* START DATASET RECORDS *

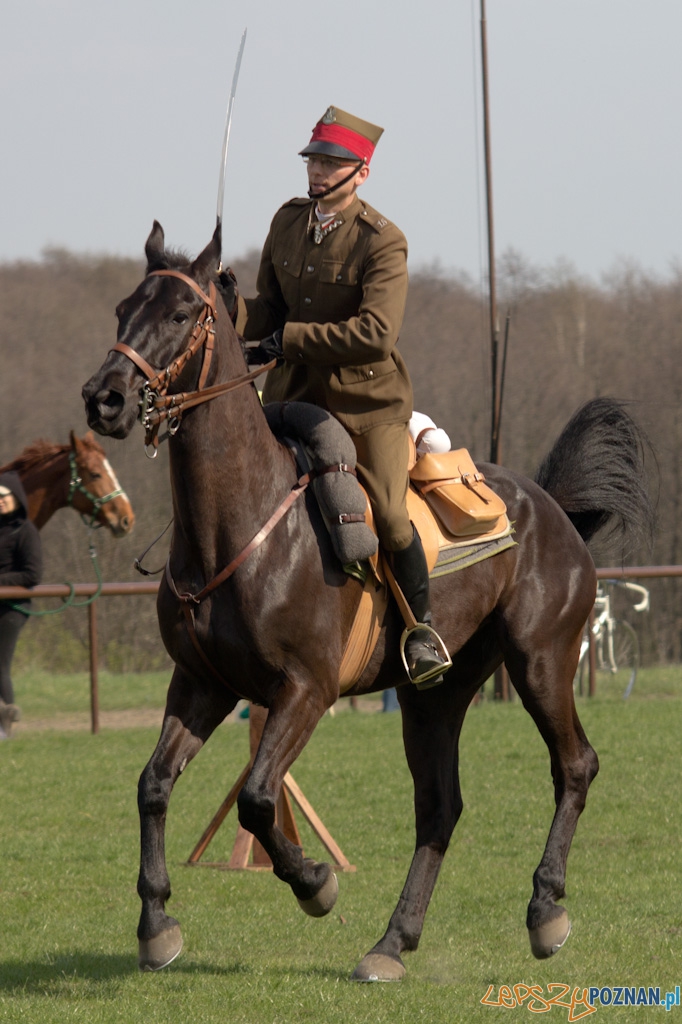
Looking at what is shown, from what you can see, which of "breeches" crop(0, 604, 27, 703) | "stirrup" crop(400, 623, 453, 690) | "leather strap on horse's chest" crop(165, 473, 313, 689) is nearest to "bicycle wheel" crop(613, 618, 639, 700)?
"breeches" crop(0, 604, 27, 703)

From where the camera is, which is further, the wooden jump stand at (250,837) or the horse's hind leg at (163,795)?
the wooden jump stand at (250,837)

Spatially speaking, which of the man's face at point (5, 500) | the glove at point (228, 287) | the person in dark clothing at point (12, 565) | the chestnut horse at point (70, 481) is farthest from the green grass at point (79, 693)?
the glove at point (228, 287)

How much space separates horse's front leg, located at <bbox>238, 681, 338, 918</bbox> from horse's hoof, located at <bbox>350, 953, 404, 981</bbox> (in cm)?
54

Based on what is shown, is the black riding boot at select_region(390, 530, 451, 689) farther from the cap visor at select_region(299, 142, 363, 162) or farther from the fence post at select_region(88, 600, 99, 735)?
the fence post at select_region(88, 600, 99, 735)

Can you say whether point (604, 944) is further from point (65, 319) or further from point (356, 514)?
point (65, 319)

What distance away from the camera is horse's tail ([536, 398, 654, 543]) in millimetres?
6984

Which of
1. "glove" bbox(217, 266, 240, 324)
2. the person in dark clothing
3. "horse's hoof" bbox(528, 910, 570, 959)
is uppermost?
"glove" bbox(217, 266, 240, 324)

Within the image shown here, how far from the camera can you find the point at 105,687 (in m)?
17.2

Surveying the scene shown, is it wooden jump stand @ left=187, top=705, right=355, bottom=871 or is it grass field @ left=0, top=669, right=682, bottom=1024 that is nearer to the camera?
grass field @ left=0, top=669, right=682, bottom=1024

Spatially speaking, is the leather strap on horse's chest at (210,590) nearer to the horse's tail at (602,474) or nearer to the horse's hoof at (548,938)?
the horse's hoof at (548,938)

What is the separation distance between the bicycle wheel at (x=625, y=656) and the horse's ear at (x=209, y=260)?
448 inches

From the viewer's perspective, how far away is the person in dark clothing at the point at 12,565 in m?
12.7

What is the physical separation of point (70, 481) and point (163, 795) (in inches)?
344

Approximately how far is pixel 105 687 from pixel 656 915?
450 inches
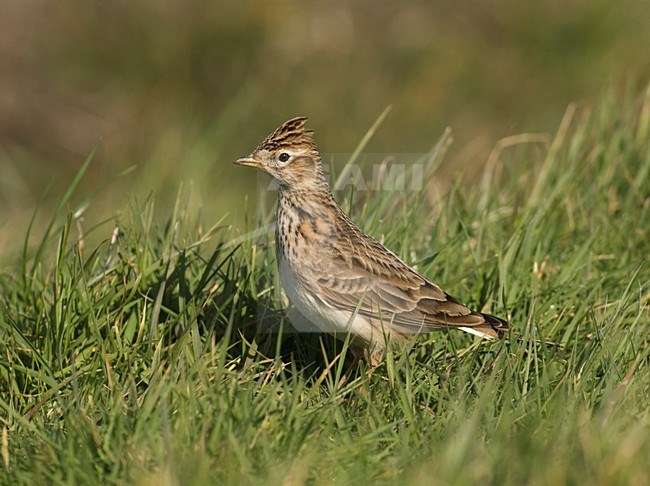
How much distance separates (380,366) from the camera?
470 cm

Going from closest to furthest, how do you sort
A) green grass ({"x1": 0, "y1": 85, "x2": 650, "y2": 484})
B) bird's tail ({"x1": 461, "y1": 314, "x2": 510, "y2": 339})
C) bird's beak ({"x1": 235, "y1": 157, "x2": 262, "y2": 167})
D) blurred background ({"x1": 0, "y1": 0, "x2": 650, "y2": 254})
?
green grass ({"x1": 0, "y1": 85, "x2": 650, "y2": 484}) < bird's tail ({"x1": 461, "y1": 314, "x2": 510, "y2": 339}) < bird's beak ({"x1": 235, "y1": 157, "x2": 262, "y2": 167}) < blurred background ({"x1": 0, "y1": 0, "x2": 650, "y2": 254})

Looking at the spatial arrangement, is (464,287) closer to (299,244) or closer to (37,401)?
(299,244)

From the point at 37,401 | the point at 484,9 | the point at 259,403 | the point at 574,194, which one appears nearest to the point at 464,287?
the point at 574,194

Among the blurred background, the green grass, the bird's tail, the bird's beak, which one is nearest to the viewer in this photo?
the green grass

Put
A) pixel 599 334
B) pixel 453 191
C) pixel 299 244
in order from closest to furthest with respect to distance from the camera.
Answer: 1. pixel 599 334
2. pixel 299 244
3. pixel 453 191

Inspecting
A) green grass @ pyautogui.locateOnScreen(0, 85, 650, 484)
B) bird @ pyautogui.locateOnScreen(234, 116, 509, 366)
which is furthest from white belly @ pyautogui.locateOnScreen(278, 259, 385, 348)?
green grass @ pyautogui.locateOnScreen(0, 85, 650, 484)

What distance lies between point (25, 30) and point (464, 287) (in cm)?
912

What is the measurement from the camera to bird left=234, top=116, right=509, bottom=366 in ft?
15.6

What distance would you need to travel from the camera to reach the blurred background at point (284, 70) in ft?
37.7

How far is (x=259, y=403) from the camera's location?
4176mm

* END DATASET RECORDS *
* START DATASET RECORDS *

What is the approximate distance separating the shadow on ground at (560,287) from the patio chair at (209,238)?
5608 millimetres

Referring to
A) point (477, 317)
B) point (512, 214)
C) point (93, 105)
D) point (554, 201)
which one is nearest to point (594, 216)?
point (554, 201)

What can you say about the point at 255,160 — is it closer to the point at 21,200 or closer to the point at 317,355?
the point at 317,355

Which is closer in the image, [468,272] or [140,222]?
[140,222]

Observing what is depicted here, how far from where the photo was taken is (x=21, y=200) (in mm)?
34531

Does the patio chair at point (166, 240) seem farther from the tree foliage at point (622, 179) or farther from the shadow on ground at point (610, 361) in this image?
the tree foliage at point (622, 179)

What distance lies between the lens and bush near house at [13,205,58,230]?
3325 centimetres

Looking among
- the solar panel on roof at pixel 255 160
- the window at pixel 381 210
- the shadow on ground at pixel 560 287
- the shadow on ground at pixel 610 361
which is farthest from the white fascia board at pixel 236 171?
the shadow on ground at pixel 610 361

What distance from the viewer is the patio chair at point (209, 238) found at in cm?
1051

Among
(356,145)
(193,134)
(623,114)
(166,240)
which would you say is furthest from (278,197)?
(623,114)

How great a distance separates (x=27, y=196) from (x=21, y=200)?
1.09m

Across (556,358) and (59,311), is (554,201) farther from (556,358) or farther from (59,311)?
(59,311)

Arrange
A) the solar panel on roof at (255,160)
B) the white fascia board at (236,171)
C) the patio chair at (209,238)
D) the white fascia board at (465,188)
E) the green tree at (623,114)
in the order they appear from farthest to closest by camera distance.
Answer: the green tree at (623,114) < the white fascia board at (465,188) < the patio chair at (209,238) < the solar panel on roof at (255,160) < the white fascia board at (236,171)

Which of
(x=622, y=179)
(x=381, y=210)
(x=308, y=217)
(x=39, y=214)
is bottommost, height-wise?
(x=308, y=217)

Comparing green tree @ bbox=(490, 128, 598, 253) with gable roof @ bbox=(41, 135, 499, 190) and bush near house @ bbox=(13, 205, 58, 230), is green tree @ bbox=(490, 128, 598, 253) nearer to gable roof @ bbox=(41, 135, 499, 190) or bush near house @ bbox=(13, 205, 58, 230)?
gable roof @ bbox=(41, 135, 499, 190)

* END DATASET RECORDS *
* START DATASET RECORDS *

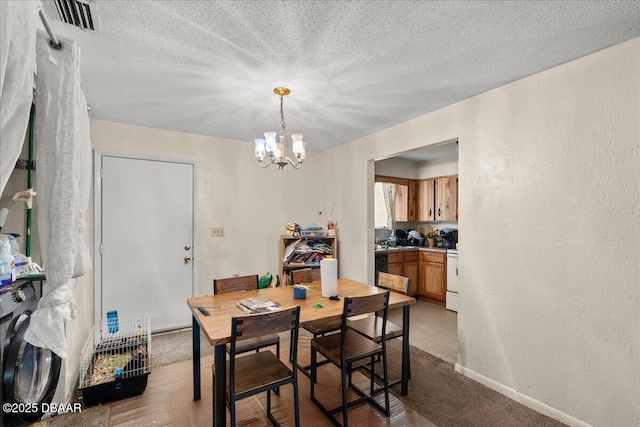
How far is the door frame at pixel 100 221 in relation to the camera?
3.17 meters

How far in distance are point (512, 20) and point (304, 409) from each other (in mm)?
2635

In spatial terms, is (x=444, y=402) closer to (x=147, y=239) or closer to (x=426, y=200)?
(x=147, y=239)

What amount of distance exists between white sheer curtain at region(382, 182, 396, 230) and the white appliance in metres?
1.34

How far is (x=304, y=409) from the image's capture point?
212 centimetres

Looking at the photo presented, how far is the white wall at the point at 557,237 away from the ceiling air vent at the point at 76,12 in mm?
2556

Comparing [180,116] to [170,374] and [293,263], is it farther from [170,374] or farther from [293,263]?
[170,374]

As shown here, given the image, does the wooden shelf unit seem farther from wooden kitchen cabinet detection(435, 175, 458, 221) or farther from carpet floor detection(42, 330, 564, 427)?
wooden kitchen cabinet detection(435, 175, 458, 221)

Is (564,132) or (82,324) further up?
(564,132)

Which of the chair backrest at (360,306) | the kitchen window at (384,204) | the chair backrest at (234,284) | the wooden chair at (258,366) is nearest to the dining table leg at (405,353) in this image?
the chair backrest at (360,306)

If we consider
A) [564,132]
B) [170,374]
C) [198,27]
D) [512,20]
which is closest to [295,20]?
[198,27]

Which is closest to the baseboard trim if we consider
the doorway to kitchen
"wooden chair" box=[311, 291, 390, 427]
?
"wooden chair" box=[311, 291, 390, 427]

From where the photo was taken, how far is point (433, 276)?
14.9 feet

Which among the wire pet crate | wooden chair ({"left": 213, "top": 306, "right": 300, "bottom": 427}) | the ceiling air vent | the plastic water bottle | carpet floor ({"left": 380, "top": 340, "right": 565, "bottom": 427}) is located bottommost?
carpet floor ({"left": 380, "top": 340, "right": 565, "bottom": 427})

* END DATASET RECORDS *

**SET PROBLEM**
Collect each line in the entries above that contains the word "Spatially" and copy those lines in full.

**COMPLETE OUTPUT**
Spatially speaking, which of the man's face at point (5, 500) | the glove at point (228, 287) | the person in dark clothing at point (12, 565) | the chestnut horse at point (70, 481) is farthest from the green grass at point (79, 693)?
Spatially speaking, is the leather strap on horse's chest at (210,590) nearer to the horse's tail at (602,474) or nearer to the horse's hoof at (548,938)?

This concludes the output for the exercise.